WASHINGTON – The Labor Department announces the unemployment figures for July at 8:30 a.m. EDT this morning. Economists are hopeful that job creation picked up. They are forecasting payrolls to grow by around 247,000, which would mark an improvement from the disappointing 112,000 jobs added in June. The unemployment rate is expected to hold steady at 5.6 percent.

June’s payroll increase was the 10th straight month of gains. But analysts had forecast a rise of at least 250,000 in payroll employment.

The Labor Department reported Thursday that new applications for jobless benefits declined by a seasonally adjusted 11,000 to 336,000 for the week ending July 31. That was the lowest since the beginning of July and slightly better than some analysts had expected. They were forecasting claims in the range of 340,000 for last week.

New claims have bounced up and down recently. Much of that volatility is associated with the temporary shutdowns at auto plants each year so they can retool for new models. Even so, the long-term trend in claims shows improvement. A year ago claims stood at 399,000.

Separately, many retailers reported lackluster sales gains in July, particularly mall-based apparel chains such as Gap. Analysts attributed the disappointing sales to higher gasoline prices, which made some people more cautious spenders, and other factors.

Wal-Mart and some other discounters had solid gains. Some high-end stores such as Neiman Marcus also did well.

The jobless claims report also showed the number of workers continuing to draw unemployment benefits declined by 35,000 to 2.91 million for the week ending July 24, the most recent period for which that information is available. A year ago, that figure was 3.62 million.

While the economic recovery is on a solid path, the labor market recovery has been spotty.

The jobs climate has figured prominently in the presidential campaign, with President Bush and his Democratic rival, John Kerry, offering vastly different assessments on the nation’s economic health.

“Making sure that more jobs are created has … been the top domestic priority of President Bush’s administration,” Treasury Secretary John Snow said in a visit Thursday to Akron, Ohio.

Federal Reserve Chairman Alan Greenspan, appearing before Congress last month, noted that although businesses have not completely let go of their caution, he expected hiring to improve in the months ahead.

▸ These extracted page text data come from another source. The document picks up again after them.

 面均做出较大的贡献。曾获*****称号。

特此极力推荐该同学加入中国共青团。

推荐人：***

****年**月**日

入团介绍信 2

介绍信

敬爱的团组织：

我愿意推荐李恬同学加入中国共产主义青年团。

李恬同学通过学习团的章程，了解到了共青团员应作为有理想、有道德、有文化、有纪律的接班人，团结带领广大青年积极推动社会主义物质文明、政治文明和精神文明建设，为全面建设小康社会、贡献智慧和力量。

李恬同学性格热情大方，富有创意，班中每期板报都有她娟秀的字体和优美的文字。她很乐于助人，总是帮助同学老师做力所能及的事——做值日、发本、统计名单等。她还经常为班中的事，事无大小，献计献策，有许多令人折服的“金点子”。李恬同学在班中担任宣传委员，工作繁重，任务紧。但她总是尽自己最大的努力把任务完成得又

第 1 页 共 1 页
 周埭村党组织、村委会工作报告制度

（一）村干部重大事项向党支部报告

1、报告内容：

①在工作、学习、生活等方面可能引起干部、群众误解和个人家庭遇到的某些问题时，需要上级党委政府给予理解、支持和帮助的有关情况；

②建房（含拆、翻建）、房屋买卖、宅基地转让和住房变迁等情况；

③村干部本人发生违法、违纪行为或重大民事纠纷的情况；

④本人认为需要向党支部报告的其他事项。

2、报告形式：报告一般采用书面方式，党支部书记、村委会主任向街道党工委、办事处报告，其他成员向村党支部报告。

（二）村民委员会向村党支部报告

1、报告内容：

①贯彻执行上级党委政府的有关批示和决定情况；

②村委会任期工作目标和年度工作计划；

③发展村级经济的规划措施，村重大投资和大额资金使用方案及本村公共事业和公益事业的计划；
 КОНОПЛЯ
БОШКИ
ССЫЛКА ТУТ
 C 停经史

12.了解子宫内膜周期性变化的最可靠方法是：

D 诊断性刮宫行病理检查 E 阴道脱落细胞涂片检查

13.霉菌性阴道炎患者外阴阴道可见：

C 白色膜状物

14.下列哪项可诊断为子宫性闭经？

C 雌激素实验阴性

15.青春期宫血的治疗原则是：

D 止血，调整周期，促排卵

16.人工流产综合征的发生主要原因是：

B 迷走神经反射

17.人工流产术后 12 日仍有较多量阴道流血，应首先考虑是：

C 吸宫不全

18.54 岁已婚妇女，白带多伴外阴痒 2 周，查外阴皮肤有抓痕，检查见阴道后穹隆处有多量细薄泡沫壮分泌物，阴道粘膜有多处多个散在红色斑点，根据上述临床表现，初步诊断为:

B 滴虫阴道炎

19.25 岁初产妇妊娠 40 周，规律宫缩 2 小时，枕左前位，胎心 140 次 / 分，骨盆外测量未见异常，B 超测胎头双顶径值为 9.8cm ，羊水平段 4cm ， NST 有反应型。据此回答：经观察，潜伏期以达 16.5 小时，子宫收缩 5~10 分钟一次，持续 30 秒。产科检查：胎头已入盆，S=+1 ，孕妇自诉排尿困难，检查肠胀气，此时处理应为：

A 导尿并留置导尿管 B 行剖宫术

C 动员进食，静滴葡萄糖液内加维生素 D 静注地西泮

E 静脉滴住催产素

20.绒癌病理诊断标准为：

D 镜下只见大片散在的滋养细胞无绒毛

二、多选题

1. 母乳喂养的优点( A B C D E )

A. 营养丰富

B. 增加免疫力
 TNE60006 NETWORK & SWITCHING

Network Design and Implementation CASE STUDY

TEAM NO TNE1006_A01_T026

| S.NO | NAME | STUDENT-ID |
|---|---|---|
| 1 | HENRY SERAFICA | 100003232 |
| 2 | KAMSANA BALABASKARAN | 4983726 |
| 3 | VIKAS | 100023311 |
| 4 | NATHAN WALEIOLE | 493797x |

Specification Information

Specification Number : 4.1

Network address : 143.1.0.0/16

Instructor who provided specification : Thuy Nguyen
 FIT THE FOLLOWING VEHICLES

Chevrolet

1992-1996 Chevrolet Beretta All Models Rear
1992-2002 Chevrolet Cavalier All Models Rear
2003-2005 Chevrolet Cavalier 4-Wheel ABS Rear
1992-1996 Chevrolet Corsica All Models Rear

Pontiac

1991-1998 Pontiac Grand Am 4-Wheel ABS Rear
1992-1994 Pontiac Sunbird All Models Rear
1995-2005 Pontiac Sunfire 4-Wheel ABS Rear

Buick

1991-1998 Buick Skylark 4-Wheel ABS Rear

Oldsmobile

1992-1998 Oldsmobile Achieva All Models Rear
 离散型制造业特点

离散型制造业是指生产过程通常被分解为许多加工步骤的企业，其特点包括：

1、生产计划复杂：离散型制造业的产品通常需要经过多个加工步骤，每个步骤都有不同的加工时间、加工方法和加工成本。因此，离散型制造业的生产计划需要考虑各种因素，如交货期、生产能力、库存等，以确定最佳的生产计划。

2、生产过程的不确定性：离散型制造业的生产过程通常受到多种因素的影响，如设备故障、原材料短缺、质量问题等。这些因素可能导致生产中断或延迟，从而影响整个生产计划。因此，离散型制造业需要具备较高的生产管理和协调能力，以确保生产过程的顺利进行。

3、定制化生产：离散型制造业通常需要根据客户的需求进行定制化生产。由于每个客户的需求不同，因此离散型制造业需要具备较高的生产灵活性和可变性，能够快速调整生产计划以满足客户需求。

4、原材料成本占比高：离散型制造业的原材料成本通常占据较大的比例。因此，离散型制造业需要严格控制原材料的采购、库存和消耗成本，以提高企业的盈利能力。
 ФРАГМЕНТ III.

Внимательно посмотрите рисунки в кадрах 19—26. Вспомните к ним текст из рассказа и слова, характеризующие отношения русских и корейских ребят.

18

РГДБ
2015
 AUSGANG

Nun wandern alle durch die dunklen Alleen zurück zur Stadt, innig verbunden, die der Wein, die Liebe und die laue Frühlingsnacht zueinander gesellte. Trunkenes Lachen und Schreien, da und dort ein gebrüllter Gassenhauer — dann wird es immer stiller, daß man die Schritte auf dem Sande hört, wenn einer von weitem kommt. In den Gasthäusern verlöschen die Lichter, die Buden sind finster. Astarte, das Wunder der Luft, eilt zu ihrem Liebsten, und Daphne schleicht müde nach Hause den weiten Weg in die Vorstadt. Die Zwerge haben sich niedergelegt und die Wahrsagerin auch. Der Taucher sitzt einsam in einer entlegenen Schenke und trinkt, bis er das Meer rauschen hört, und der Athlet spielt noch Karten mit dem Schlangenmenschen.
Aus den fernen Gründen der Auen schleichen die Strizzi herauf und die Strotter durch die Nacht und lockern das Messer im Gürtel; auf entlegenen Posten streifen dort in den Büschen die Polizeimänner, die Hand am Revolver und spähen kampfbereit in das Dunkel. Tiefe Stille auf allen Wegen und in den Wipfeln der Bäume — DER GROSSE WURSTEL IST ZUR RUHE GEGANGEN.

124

Still, with the job situation uneven, Federal Reserve policy-makers have leeway to raise short-term interest rates gradually to head off any inflation problems, economists say. The Fed meets next week; economists expect policy-makers to boost rates by one-quarter percentage point. On June 30, the Fed increased interest rates for the first time in four years, raising a key rate to 1.25 percent from a 46-year low of 1 percent.

In addition to June’s sluggish jobs-growth figures, other economic reports, including ones on retail sales and industrial production, suggested the economy hit a pothole in June.

The economy slowed in the April-to-June quarter, growing at an annual rate of 3 percent, down from 4.5 percent in the previous three months. Analysts, however, continue to believe the economy will pick up speed in the current quarter.